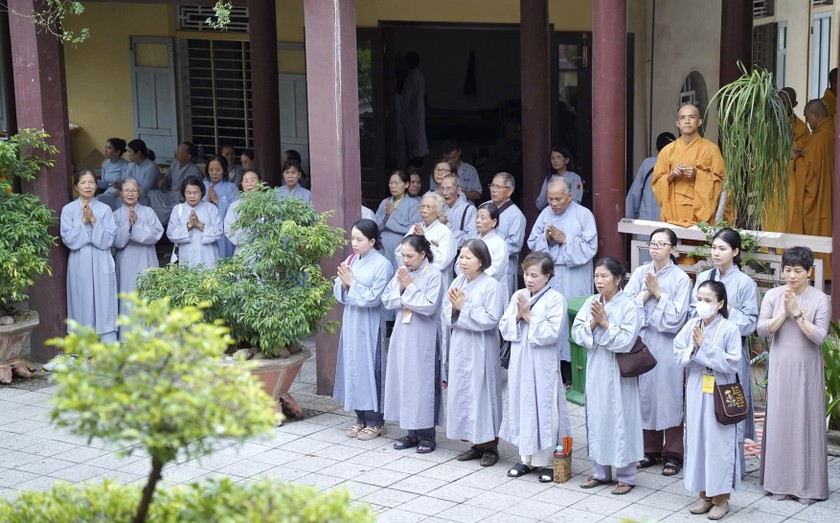 Vu lan là dịp để các phật tử trở về chùa nghe nói về đạo hiếu, bổn phận làm con đối với công ơn sinh thành của cha mẹ.
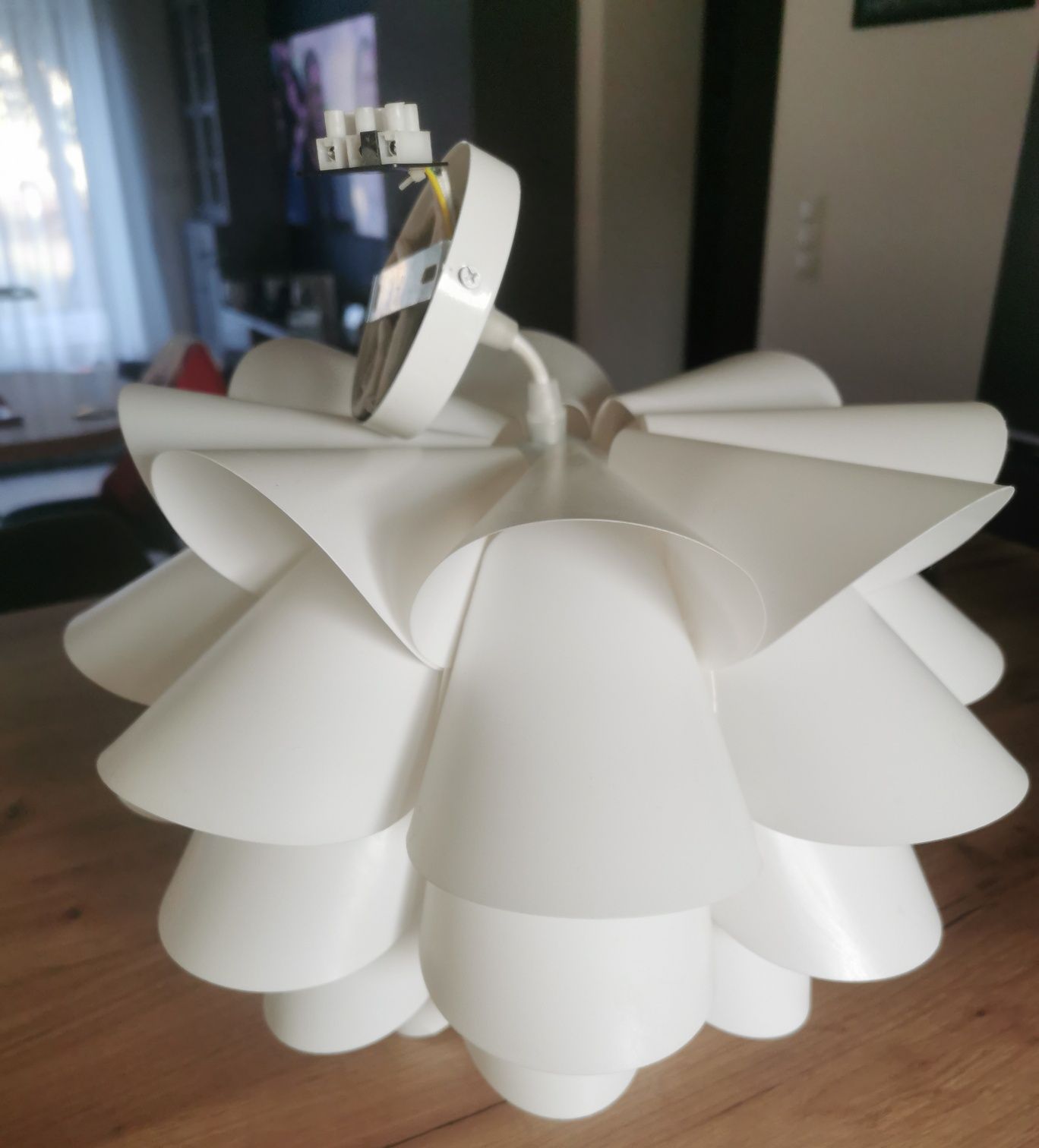 Przepiękna lampa do pokoju salonu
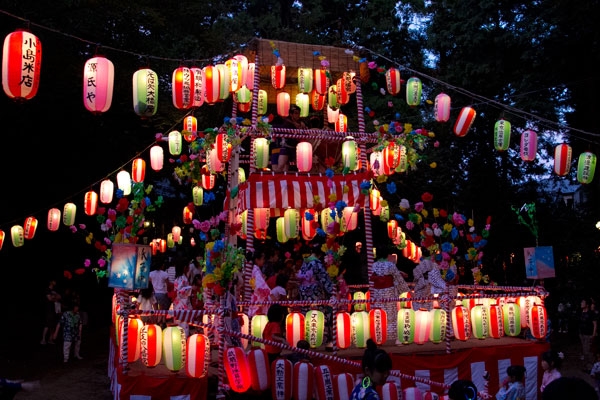 Những lồng đèn đầy màu sắc trong lễ hội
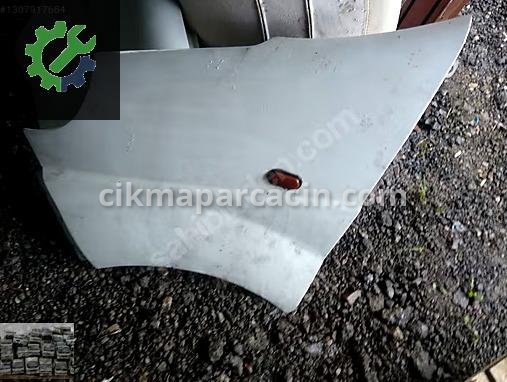 Renault Trafic Çamurluk çıkma parça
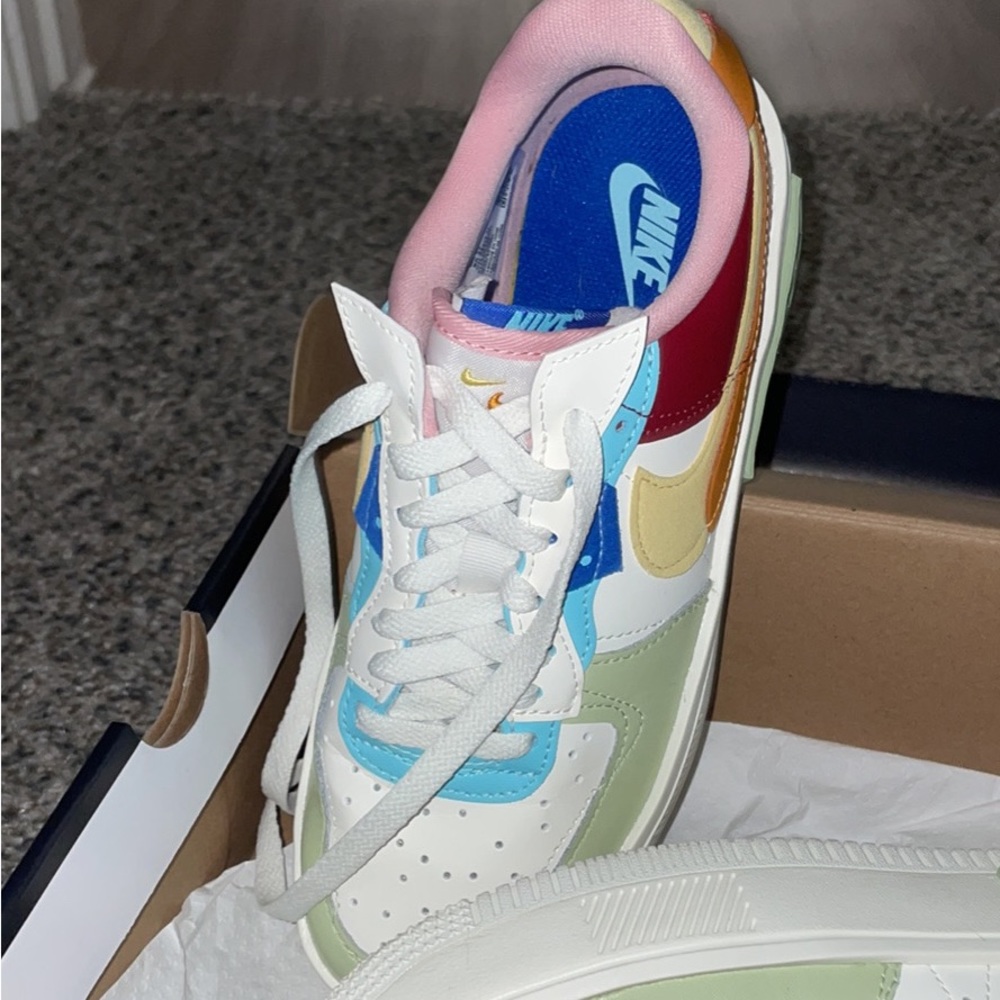 Nike Air Force 1 - Picture 5 of 5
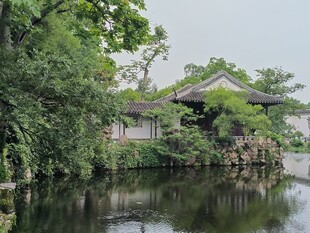 中式园林湖畔景致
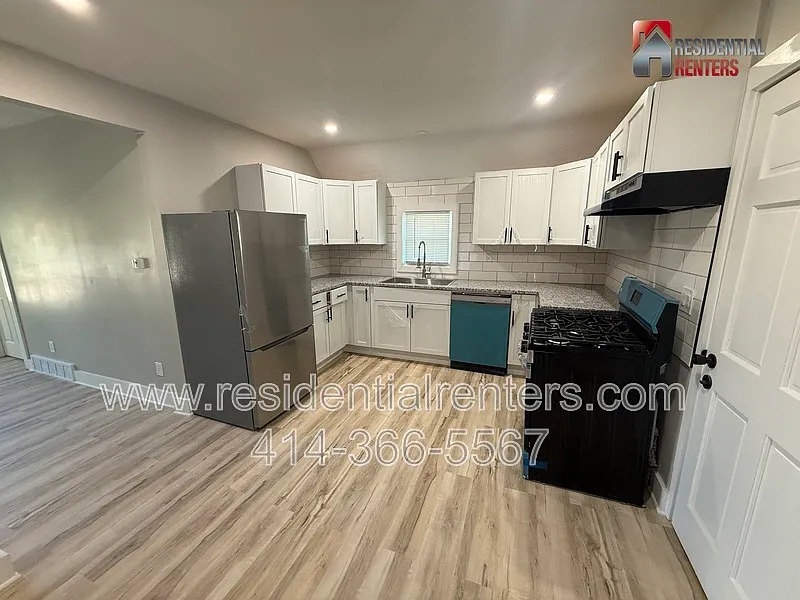 2 bed, 1.0 bath, 900 sqft, $1,395 — Photo 2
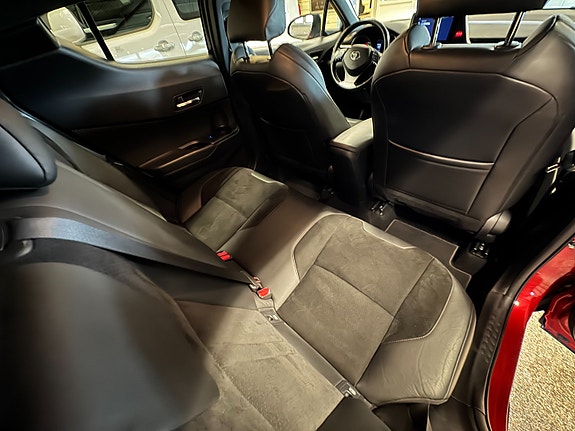 Toyota C-HR 27 of 30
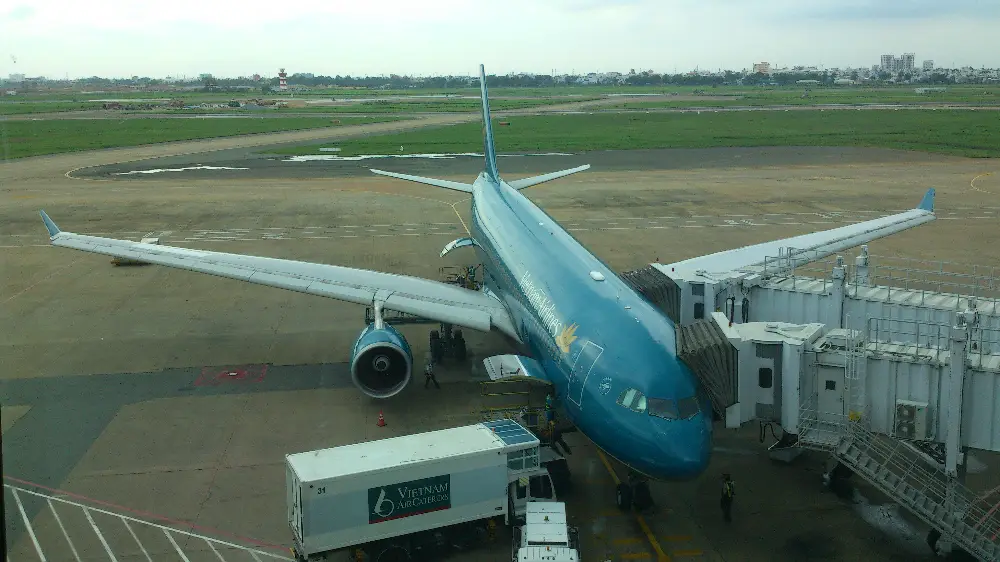Airbus A330 at Tan Son Nhat - Sedan Meet-and-Greet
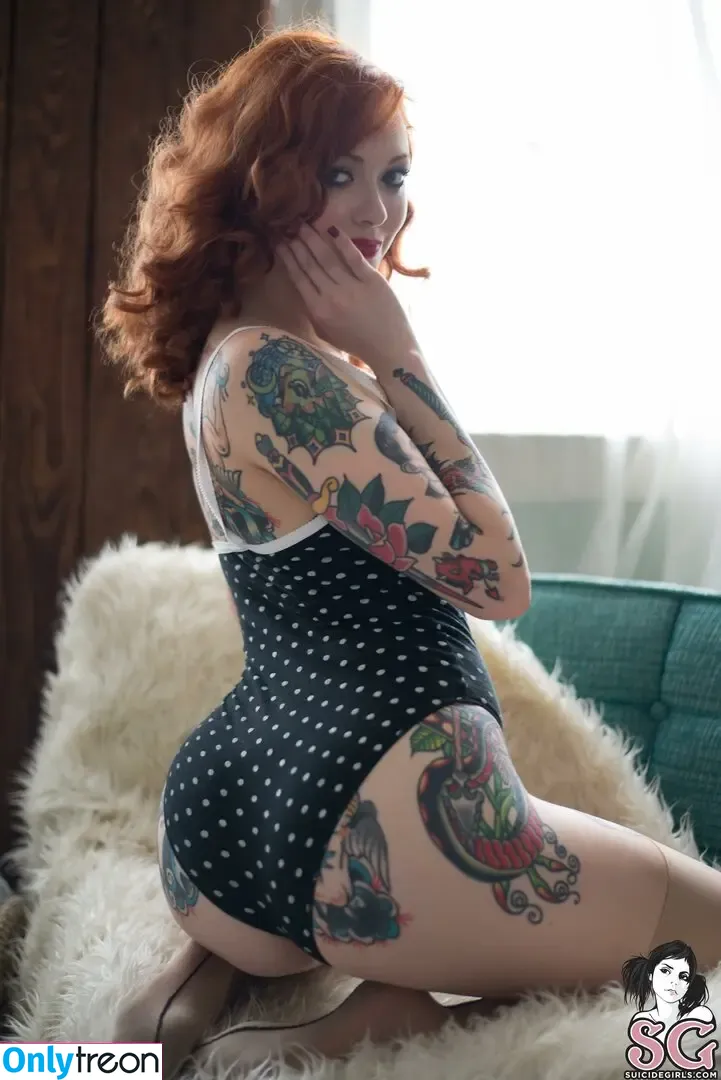 Maud Franklen nude photo #0131 (maudnoir / maudsuicide)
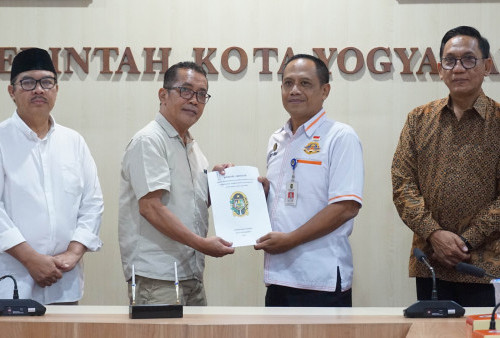 Serahkan Memori Jabatan kepada Tiga Plt, Hasto Pastikan Program OPD Tetap Berjalan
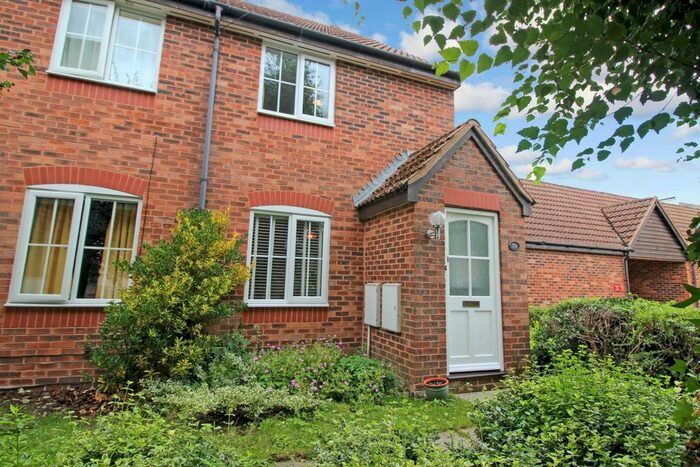 2 Bedroom Semi-Detached House To Rent In Dewell Mews, Old Town, Swindon, SN3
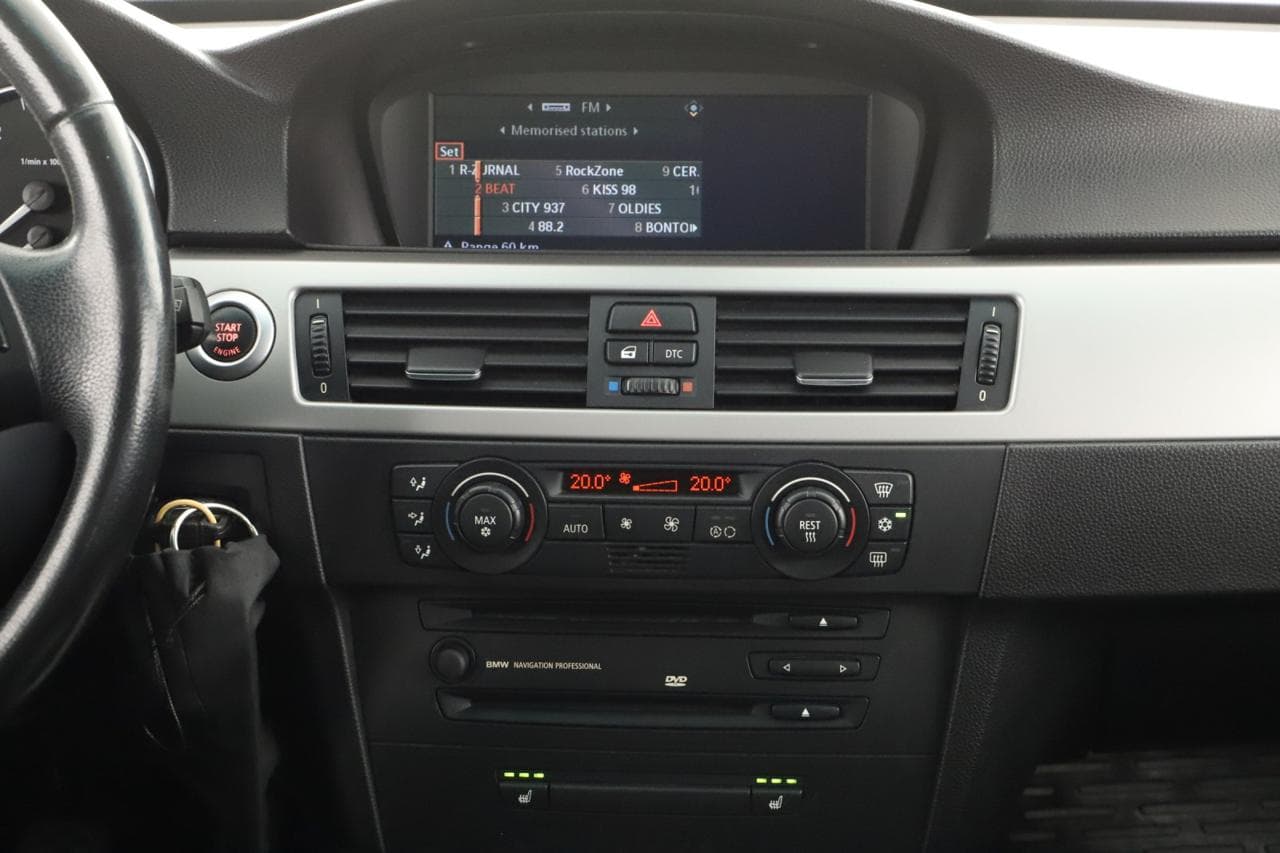 2005 BMW 3-Series - 18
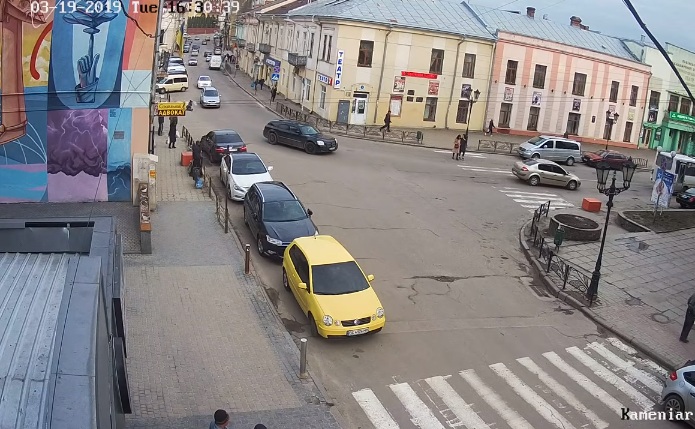 В Дрогобыче авто сбило девушку на "зебре"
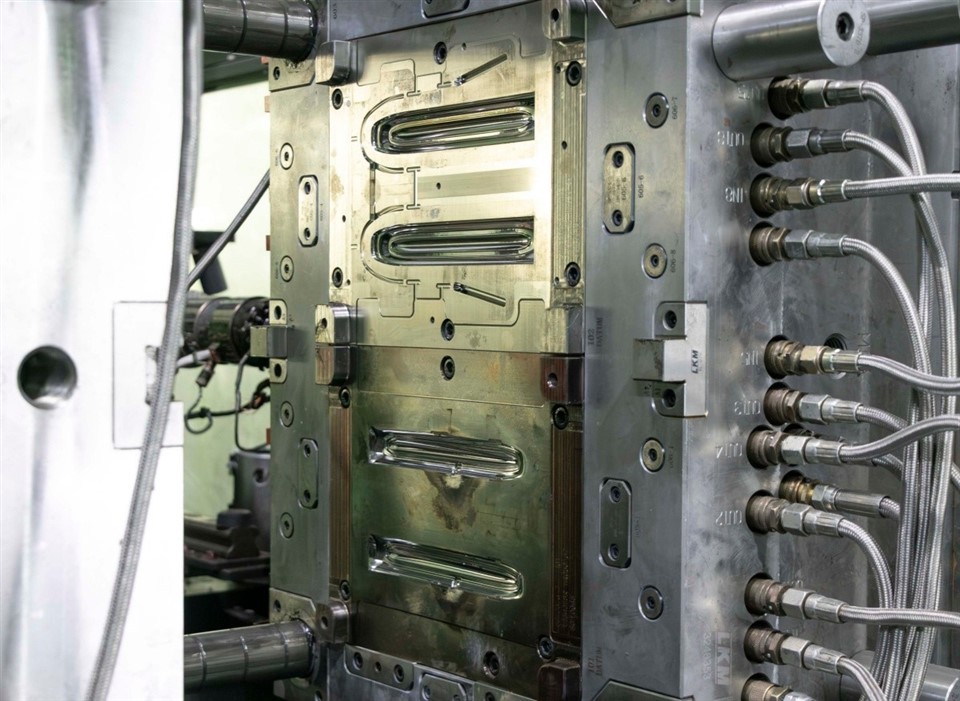 Automotive Taillight Injection Molds high quality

───

Can you substitute "Ford Transit" for "Renault Trafic" throughout the data and give every line again otherwise unchanged, with the pictures left out?

Solution to this problem:
 Vu lan là dịp để các phật tử trở về chùa nghe nói về đạo hiếu, bổn phận làm con đối với công ơn sinh thành của cha mẹ.
 Przepiękna lampa do pokoju salonu
 Những lồng đèn đầy màu sắc trong lễ hội
 Ford Transit Çamurluk çıkma parça
 Nike Air Force 1 - Picture 5 of 5
 中式园林湖畔景致
 2 bed, 1.0 bath, 900 sqft, $1,395 — Photo 2
 Toyota C-HR 27 of 30
Airbus A330 at Tan Son Nhat - Sedan Meet-and-Greet
 Maud Franklen nude photo #0131 (maudnoir / maudsuicide)
 Serahkan Memori Jabatan kepada Tiga Plt, Hasto Pastikan Program OPD Tetap Berjalan
 2 Bedroom Semi-Detached House To Rent In Dewell Mews, Old Town, Swindon, SN3
 2005 BMW 3-Series - 18
 В Дрогобыче авто сбило девушку на "зебре"
 Automotive Taillight Injection Molds high quality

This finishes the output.